When Myfortic is administered together with CsA, it is advisable to begin with higher doses (720 mg x 3 days) to reach adequate PK targets and improve BPAR rates. To prevent chronic allograft nephropathy, lower CsA C2 should be targeted from 3 months.
有效预防急性排斥反应(ARE)需要在肾移植后的头几天充分使用免疫抑制治疗的各个成分。本研究的目的是根据药代动力学(PK)和药效学(PD)评估环孢素(CsA)和霉酚酸(MPA)暴露量之间的相关性,以及6个月活检证实的急性排斥反应(BPAR)发作和6个月方案活检中的慢性移植肾肾病。
我们检查了22例首次或第二次接受类固醇、新山地明(CsA)和米芙(每天两次,每次720毫克)治疗的初发肾移植受者。在第7、90和180天测定两种药物的PK(C0、C2和AUC(0 - 12h))。在第7天和180天测试钙调神经磷酸酶活性、白细胞介素-2和干扰素-γ合成以及%CEM。通过C2监测调整CsA剂量。收集的数据包括:前6个月的BPAR以及6个月方案活检中的班夫组织学参数。
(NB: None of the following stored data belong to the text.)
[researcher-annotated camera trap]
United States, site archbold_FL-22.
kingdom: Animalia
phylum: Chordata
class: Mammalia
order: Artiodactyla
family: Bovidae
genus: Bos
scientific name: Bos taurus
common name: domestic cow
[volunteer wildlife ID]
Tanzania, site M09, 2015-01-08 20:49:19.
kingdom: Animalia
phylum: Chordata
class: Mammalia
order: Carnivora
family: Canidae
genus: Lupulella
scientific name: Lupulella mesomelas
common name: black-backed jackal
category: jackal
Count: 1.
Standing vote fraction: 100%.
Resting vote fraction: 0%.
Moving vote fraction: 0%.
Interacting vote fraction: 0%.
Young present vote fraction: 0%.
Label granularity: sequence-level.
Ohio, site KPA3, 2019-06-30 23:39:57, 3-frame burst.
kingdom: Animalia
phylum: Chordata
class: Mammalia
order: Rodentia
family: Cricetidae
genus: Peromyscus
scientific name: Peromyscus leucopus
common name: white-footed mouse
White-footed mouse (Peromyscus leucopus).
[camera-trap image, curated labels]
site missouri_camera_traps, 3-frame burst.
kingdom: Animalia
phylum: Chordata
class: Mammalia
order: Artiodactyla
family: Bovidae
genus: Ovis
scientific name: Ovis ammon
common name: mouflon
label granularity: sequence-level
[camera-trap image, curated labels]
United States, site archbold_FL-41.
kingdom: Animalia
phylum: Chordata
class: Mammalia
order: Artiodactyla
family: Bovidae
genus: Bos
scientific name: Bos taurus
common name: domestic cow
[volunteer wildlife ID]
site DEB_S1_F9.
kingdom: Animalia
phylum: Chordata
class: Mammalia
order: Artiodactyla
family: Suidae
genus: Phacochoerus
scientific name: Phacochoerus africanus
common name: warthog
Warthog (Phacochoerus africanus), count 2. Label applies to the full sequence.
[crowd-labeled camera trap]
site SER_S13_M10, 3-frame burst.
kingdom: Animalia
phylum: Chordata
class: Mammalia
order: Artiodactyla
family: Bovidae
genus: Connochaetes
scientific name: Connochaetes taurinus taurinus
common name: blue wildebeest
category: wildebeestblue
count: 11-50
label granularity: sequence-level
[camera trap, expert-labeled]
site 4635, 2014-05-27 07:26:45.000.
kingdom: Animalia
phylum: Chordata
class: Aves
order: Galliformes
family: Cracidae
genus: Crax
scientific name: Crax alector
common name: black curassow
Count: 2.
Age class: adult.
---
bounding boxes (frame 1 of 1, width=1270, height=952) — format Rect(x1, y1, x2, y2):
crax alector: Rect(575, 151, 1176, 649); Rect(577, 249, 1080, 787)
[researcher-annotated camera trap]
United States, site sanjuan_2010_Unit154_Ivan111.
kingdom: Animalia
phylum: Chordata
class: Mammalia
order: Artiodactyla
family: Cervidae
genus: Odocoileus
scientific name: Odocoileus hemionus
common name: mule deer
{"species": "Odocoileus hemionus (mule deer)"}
22例患者中有18例在治疗期间完成了1年的随访。6个月时的BPAR为18%(4/22)。14例受者中有50%的6个月方案活检显示有慢性移植肾肾病1。在第7天,CsA的C2和AUC中位数分别为138 ng/mL和6377 ng·h/mL,而MPA的C0为1.0 μg/mL,AUC = 23.9 μg·h/mL。3个月和6个月时CsA的C2中位数分别为1468和1720 ng/mL。MPA-AUC在3个月时达到治疗目标(32.3 μg·h/mL),6个月时为48.3 μg·h/mL。与无BPAR的患者相比,发生BPAR的患者显示CsA的AUC较低(P = 0.06),钙调神经磷酸酶活性的基线抑制明显较低(P < 0.005)。6个月方案活检中系膜基质的增加与较高的CsA C2相关(P = 0.01)。与标准人群相比,所有评估的生物标志物均受到显著抑制。
当米芙与CsA联合使用时,建议开始时使用较高剂量(720毫克×3天)以达到适当的PK目标并提高BPAR发生率。为预防慢性移植肾肾病,应从3个月起将CsA C2的目标值降低。